Sevdiğin ve sevildiğin bir hayatı sür bebeğim...


Günün günden güzel olsun...


İyi ki doğdun yavrum...

31 Ekim 2009 Cumartesi


Efendim yayınımıza işten çıkarıldığım için ara vermiş bulunuyorum. :)

Bir sonraki bültenimizde yeniden görüşmek üzere.

Sevgili bay sümsüğün 1 sene sonra dileği oldu beni çıkarttı. hani ne fırsatta girerim yazarım bilemiyorum ama şu an gayet iyi olduğumun tiyolarını verebilirim. :)



* Tekrar bay sümsüğe istinaden;

"Bay sümsük kılçığım batsın size hem girerken hem çıkarken"
Yazan: Efsa ballığı :))

30 Ekim 2009 Cuma

Hikayeler / Adam ve Kadın




Adam kadını göğsüne bastırmış... Kadın adama güvenle yaslanmış... Ellerinde birer bardak... Minderler üzerinde... Adam başlar konuşmaya, kadının oluşan mimiklerine bakarak...



- "Çocuk gibisin..."

- "Yaa, ne oldu şimdi, nerem çocuk gibi."

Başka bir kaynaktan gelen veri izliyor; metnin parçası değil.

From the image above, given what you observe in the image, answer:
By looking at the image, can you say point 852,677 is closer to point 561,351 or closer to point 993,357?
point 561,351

- "Hayır dış görünüşün değil. İçin... O ürkekliğin... O aniden geliveren ama gülümseten, insanı çocukluğuna döndüren şaşkınlıkların... Kelime oyunların... Hepsi seni gözümde bir çocuğa döndürüyor..."

- "Gözünde çocuk gibi göründüğümü bilmiyordum"

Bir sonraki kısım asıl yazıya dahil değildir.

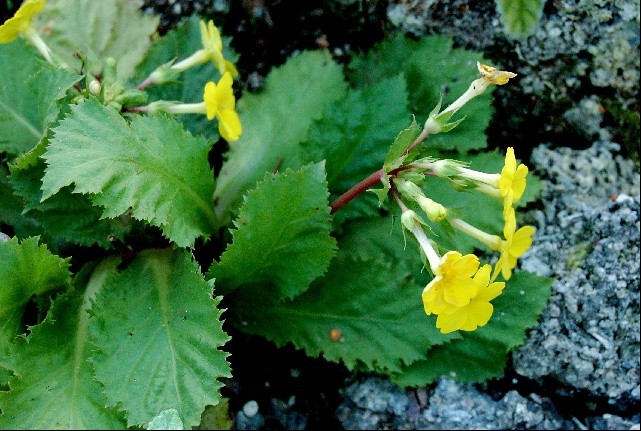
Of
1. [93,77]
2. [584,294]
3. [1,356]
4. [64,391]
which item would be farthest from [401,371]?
[93,77]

- "Hayır anlatamıyorum..."

- ":) Tamam, tamam ne demek istediğini anlıyorum. Bak beni dinle. Ben sadece doğal olmayı seviyorum. Tüm sakarlıklarım, şaşkınlıklarım, yeri gelip algı düşmelerimle, hırçınlıklarım, gereksiz korkularımla, beni ben olduğum için sevsinler istiyorum. Üstelik kendimle dalga geçmeyi çok seviyorum."

- "Çocuk gibisin işte... Kelimelerinden çok anlatış biçimin, heyecanlanman, o bir anda beliren ve karşıdakine yansıttığın coşku varken sende. Emin ol seni sen gibi seven insanlar hep daim olacaktır hayatında."

- "Yaa çat sen bana, çat. Yanımda olan insanların gerçekten bundan hoşnut olmalarını ve içlerinde sakladıkları yanlarını çıkartmayı istiyorum. Sevgide de bu geçerli. Bir sürü kadınsal taktikler ile insanları benimle tutmayı sevmiyorum. Bütün bunları bilmiyor muyum sanıyorsun, yapamaz mıyım?"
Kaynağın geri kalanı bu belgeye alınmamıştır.